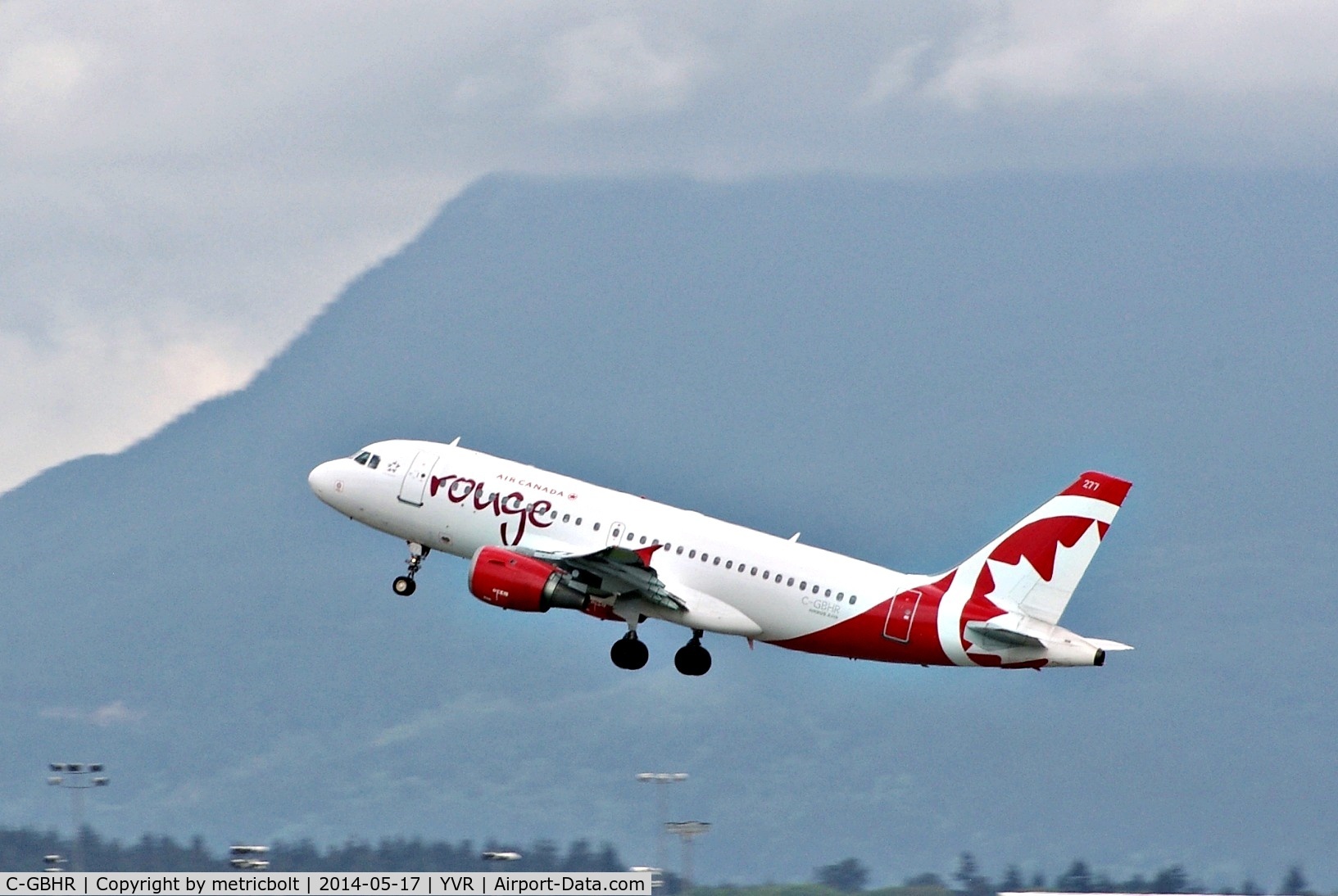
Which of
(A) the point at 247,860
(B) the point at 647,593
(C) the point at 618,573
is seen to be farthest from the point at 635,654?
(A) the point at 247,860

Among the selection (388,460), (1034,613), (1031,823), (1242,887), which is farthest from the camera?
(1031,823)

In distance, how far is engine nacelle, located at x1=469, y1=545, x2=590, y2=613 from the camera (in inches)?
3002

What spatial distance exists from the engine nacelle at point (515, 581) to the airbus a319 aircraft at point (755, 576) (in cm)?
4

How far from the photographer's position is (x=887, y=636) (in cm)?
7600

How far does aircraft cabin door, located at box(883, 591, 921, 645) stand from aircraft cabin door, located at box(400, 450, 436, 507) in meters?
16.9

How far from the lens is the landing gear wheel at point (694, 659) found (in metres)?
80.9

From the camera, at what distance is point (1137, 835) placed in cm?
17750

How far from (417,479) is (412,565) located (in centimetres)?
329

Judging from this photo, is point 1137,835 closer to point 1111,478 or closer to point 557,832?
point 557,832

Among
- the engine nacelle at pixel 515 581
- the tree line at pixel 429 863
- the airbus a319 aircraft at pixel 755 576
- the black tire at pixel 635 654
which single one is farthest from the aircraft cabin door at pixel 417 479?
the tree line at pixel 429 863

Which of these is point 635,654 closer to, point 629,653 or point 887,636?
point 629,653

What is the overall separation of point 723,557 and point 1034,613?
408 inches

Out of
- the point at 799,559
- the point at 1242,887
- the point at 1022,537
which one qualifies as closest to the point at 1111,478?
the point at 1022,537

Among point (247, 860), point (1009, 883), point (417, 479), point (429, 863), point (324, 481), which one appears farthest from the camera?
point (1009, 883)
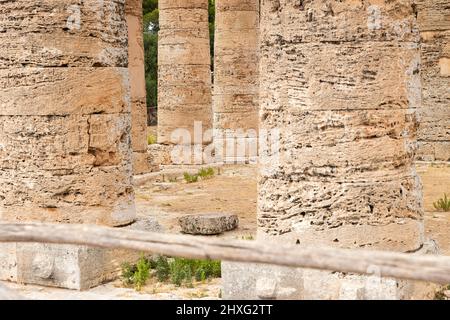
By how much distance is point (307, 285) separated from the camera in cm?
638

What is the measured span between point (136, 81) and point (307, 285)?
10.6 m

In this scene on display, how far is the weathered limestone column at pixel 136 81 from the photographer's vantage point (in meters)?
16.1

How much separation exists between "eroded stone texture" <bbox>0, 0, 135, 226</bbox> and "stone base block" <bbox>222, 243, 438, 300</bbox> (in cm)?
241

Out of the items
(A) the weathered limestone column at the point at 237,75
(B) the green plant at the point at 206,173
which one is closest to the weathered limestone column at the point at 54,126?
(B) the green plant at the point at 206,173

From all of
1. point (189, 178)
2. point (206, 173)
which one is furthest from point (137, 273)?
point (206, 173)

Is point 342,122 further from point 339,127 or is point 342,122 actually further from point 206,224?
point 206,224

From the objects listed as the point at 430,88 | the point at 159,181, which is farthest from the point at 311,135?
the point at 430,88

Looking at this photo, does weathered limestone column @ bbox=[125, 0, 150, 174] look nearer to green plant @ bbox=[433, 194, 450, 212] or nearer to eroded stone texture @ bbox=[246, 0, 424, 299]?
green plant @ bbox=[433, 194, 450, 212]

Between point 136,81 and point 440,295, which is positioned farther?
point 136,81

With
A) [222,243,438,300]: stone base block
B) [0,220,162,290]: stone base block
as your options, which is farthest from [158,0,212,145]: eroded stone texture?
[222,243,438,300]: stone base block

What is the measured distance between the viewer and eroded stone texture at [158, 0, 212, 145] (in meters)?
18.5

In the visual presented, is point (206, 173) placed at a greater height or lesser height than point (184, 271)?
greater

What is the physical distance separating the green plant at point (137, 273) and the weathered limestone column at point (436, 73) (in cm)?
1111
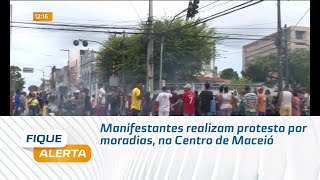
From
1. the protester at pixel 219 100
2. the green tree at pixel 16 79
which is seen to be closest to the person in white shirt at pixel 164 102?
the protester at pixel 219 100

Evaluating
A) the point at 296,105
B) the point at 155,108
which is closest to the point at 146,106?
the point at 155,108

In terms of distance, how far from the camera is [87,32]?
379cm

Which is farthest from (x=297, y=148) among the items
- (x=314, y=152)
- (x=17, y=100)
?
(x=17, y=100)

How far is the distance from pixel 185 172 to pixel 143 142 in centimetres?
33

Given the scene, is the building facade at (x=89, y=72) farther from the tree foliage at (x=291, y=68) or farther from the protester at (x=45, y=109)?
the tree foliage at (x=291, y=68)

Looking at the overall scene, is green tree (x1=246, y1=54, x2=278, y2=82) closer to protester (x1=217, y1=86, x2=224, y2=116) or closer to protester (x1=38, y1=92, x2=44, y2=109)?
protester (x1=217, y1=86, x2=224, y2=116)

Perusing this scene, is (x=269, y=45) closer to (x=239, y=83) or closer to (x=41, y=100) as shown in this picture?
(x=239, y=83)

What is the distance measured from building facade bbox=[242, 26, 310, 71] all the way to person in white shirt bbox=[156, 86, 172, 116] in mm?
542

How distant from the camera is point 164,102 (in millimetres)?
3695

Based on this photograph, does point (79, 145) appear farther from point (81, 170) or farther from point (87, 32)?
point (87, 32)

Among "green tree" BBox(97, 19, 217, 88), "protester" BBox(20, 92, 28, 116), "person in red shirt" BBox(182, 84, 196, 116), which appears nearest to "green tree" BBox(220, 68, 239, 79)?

__________________________________________________

> _Stated exercise_: Excluding the pictures, restate the records above word for word.

> _Task output_:
Which of
(A) the point at 247,860
(B) the point at 647,593
(C) the point at 618,573
is seen to be farthest from the point at 635,654?
(A) the point at 247,860

Among the selection (388,460), (1034,613), (1031,823), (1242,887), which is farthest from the camera?
(1031,823)

In distance, how far is engine nacelle, located at x1=469, y1=545, x2=590, y2=613 from the camera (in inches)?
3002

What spatial distance exists from the engine nacelle at point (515, 581) to the airbus a319 aircraft at point (755, 576) (in cm)?
4

How far from the photographer's position is (x=887, y=636) (in cm)?
7600

How far does aircraft cabin door, located at box(883, 591, 921, 645) stand from aircraft cabin door, located at box(400, 450, 436, 507) in meters?
16.9

How far from the lens is the landing gear wheel at point (694, 659) found (in metres)?
80.9

From the camera, at what distance is point (1137, 835) placed in cm?
17750

How far from (417,479) is (412,565) located (in centimetres)?
329

Judging from this photo, is point 1137,835 closer to point 1111,478 or closer to point 557,832?
point 557,832

Among
- the engine nacelle at pixel 515 581
- the tree line at pixel 429 863
- the airbus a319 aircraft at pixel 755 576
- the black tire at pixel 635 654
which single one is farthest from the aircraft cabin door at pixel 417 479?
the tree line at pixel 429 863

Which of these is point 635,654 closer to, point 629,653 or point 887,636?
point 629,653

What is the overall separation of point 723,557 and point 1034,613?
408 inches

Out of
- the point at 799,559
- the point at 1242,887
- the point at 1022,537
which one qualifies as closest to the point at 1111,478?
the point at 1022,537

Among point (247, 860), point (1009, 883), point (417, 479), point (429, 863), point (324, 481), which one appears farthest from the camera?
point (1009, 883)
By how much distance is point (307, 285) separated from the camera in cm?
638

What is the measured span between point (136, 81) and point (307, 285)?
10.6 m

In this scene on display, how far is the weathered limestone column at pixel 136 81 from the photographer's vantage point (in meters)?
16.1

How much separation exists between "eroded stone texture" <bbox>0, 0, 135, 226</bbox> and "stone base block" <bbox>222, 243, 438, 300</bbox> (in cm)?
241

Out of the items
(A) the weathered limestone column at the point at 237,75
(B) the green plant at the point at 206,173
which one is closest to the weathered limestone column at the point at 54,126?
(B) the green plant at the point at 206,173

From all of
1. point (189, 178)
2. point (206, 173)
which one is furthest from point (137, 273)?
point (206, 173)

Is point 342,122 further from point 339,127 or is point 342,122 actually further from point 206,224?
point 206,224

From the objects listed as the point at 430,88 | the point at 159,181, which is farthest from the point at 311,135?
the point at 430,88

Looking at this photo, does weathered limestone column @ bbox=[125, 0, 150, 174] look nearer to green plant @ bbox=[433, 194, 450, 212] or nearer to eroded stone texture @ bbox=[246, 0, 424, 299]?
green plant @ bbox=[433, 194, 450, 212]

Between point 136,81 and point 440,295, which is positioned farther?
point 136,81

With
A) [222,243,438,300]: stone base block
B) [0,220,162,290]: stone base block
as your options, which is farthest from [158,0,212,145]: eroded stone texture?
[222,243,438,300]: stone base block

What is the measured distance between the viewer and eroded stone texture at [158, 0, 212, 145] (in meters)?
18.5

In the visual presented, is point (206, 173) placed at a greater height or lesser height than point (184, 271)?
greater

What is the physical distance separating the green plant at point (137, 273) and the weathered limestone column at point (436, 73) (in cm)?
1111
From
1. the protester at pixel 219 100
2. the green tree at pixel 16 79
which is seen to be closest to the person in white shirt at pixel 164 102?
the protester at pixel 219 100

Evaluating
A) the point at 296,105
B) the point at 155,108
which is closest to the point at 146,106?
the point at 155,108

In terms of distance, how far from the camera is [87,32]?
379cm

Which is farthest from (x=297, y=148) among the items
- (x=314, y=152)
- (x=17, y=100)
?
(x=17, y=100)

How far is the distance from pixel 185 172 to pixel 143 142 in centimetres?
33

Given the scene, is the building facade at (x=89, y=72) farther from the tree foliage at (x=291, y=68) or farther from the protester at (x=45, y=109)?
the tree foliage at (x=291, y=68)

Looking at the overall scene, is green tree (x1=246, y1=54, x2=278, y2=82) closer to protester (x1=217, y1=86, x2=224, y2=116) or closer to protester (x1=38, y1=92, x2=44, y2=109)?
protester (x1=217, y1=86, x2=224, y2=116)

Perusing this scene, is (x=269, y=45) closer to (x=239, y=83) or closer to (x=41, y=100) as shown in this picture?
(x=239, y=83)

What is the distance measured from building facade bbox=[242, 26, 310, 71] all the way to person in white shirt bbox=[156, 86, 172, 116] in mm?
542

How distant from the camera is point 164,102 (in millimetres)?
3695

Based on this photograph, does point (79, 145) appear farther from point (81, 170) or farther from point (87, 32)?
point (87, 32)

Among "green tree" BBox(97, 19, 217, 88), "protester" BBox(20, 92, 28, 116), "person in red shirt" BBox(182, 84, 196, 116), which appears nearest to "green tree" BBox(220, 68, 239, 79)?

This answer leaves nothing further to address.